Nokome Bentley7 min read

Publishing documents to Zenodo

Learn how to publish Stencila documents to the Zenodo.

Publishing to Zenodo from the Command Line

The stencila publish command has multiple "publishers" that allow Stencila users to be able to publish documents to various platforms. Zenodo is a digital library where researchers can share their work and get a digital object identifier or DOI. Using Zenodo you can make your publications, reports, documents and pre-prints available and more FAIR (Findable, Accessible, Interoperable and Reusable). All scientific disciplines are welcome to archive documents in Zenodo. Having a persistent identifier (DOI) allows others to cite the authoritative copy and a specific version of your document. This will ensure the document can be archived and available for a very long time, even as projects, PIs and institutions come and go.
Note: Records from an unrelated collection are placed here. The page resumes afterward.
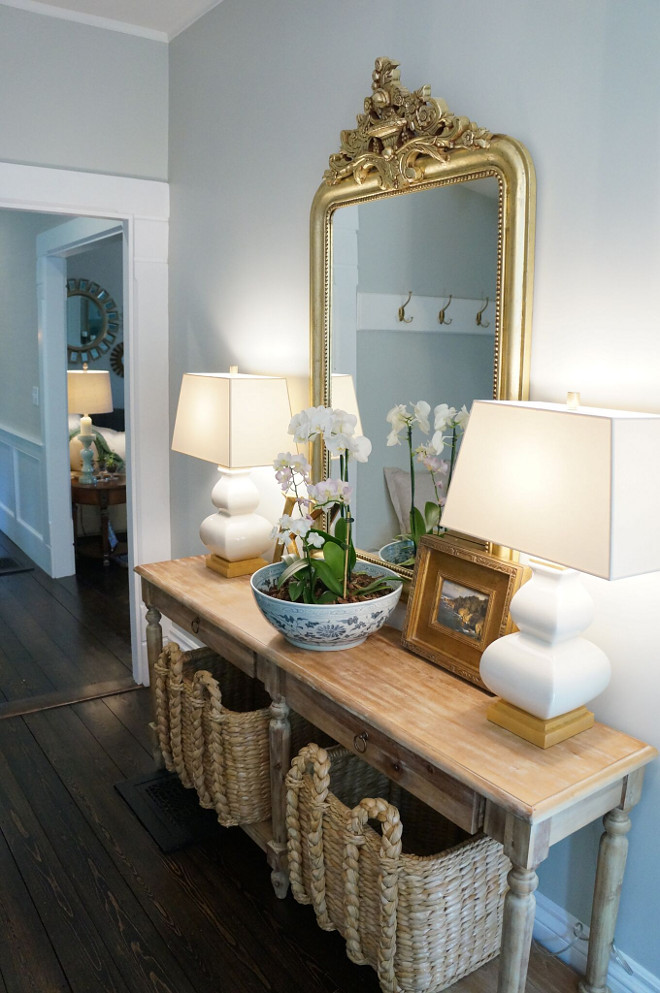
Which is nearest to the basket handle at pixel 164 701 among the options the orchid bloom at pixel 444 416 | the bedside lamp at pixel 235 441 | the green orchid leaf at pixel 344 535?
the bedside lamp at pixel 235 441

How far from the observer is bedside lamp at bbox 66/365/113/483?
5.62 meters

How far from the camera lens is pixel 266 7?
2590 millimetres

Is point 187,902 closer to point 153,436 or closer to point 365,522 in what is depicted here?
point 365,522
This tutorial will show you how to take a Stencila document and push it to Zenodo. To push to Zenodo you'll need to sign up for an account.

Learning objectives

By the end of this tutorial you should be able to:

  • Understand how Stencila Documents are uploaded to Zenodo with appropriate metadata
  • Understand Stencila Metadata and how it maps to required Zenodo metadata
  • Learn how to create an API key for Zenodo
  • Test publish a document to the Zenodo Sandbox server

Stencila and Zenodo

The publish zenodo sub command of the Stencila CLI can help you to publish documents to Zenodo for long-term archival and registerting a persistent identifier or DOI. This can be useful when you have a report, findings, pre-print, or other manuscript which you would like to share with others. Zenodo will keep a copy of this document. Zenodo can support other non-document data types, such as research datasets. We'll only be dealing with documents in this tutorial. The Zenodo documentation is a great reference for learning about Zenodo in general and how ti supports other deposition types as well.

Stencila documents are converted to the Stencila Schema, a rich and descriptive Schema which describes different parts of a document. As such, there are various pieces of metadata that can be drawn upon directly to craft a Zenodo metadata record, and a few other variables required by Zenodo which can also be added as ad hoc metadata in your Stencila Document. This can streamline the process of uploading a document to Zenodo.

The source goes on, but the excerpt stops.